The recovery was also heavily supported by a partial clawback of the geopolitical risk premium that had been unwound earlier in the week. Prior sessions witnessed deep liquidations that pushed crude to a fifteen-week low on optimism surrounding a tentative U.S.-Iran peace agreement and the reopening of the critical Strait of Hormuz. However, the bearish momentum halted as traders weighed the execution risks of the deal. Statements from U.S. President Donald Trump warning of a return to military action and airstrikes if the upcoming memorandum of understanding is not successfully finalized reintroduced a necessary layer of caution. This rhetoric triggered substantial short-covering ahead of the scheduled diplomatic signing ceremony in Switzerland, as market participants recognized that restoring normal tanker flows could be a slow and highly fragile process.
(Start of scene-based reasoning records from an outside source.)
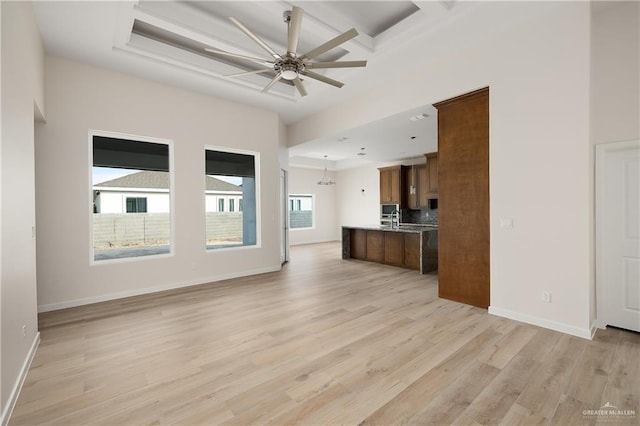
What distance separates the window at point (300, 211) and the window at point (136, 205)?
20.6 feet

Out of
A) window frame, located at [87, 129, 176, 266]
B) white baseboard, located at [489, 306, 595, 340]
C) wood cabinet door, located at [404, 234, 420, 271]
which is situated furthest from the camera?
wood cabinet door, located at [404, 234, 420, 271]

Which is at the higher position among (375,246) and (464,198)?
(464,198)

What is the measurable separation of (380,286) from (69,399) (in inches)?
156

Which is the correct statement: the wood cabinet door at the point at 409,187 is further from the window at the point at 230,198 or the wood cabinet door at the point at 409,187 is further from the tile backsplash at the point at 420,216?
the window at the point at 230,198

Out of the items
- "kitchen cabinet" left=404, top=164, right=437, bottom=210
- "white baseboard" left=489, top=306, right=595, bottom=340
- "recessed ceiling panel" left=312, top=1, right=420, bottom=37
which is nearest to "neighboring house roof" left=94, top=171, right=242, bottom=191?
"recessed ceiling panel" left=312, top=1, right=420, bottom=37

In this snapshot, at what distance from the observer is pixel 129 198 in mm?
4594

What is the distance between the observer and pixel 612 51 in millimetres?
3012

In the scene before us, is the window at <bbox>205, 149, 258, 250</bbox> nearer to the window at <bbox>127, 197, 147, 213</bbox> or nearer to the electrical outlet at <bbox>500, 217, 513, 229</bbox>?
the window at <bbox>127, 197, 147, 213</bbox>

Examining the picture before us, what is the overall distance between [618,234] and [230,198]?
5.60 metres

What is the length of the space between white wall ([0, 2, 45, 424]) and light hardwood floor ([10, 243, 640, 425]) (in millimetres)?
245

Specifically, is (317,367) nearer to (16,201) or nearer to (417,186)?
(16,201)

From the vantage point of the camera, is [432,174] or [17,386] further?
[432,174]

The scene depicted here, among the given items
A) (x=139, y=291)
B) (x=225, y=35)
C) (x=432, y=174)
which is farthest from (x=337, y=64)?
(x=432, y=174)

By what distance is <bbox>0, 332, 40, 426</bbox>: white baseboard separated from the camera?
5.92 feet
Adding to the upward momentum were emerging supply-side threats in the Gulf of Mexico. Forecasters began tracking a developing tropical system, formerly a Pacific storm, which threatened to reform as a named storm as it approached the Texas coast. This raised the specter of precautionary offshore production shut-ins and coastal refinery disruptions. When combined with localized refinery outages in the Midwest and East Coast, these immediate operational threats further incentivized buyers to bid up near-month contracts. While investors also kept a close eye on the Federal Reserve’s impending interest rate decision, the combination of a massive inventory drawdown, geopolitical headline risk, and near-term weather threats ultimately powered the strong rebound in energy futures.
Technically, WTI (USOIL) shows a MACD (12,26,9) value of -3.120, indicating a sell signal. The RSI at 33.887 suggests neutral condition and the Williams %R at 86.395 suggests oversold condition. Please monitor closely.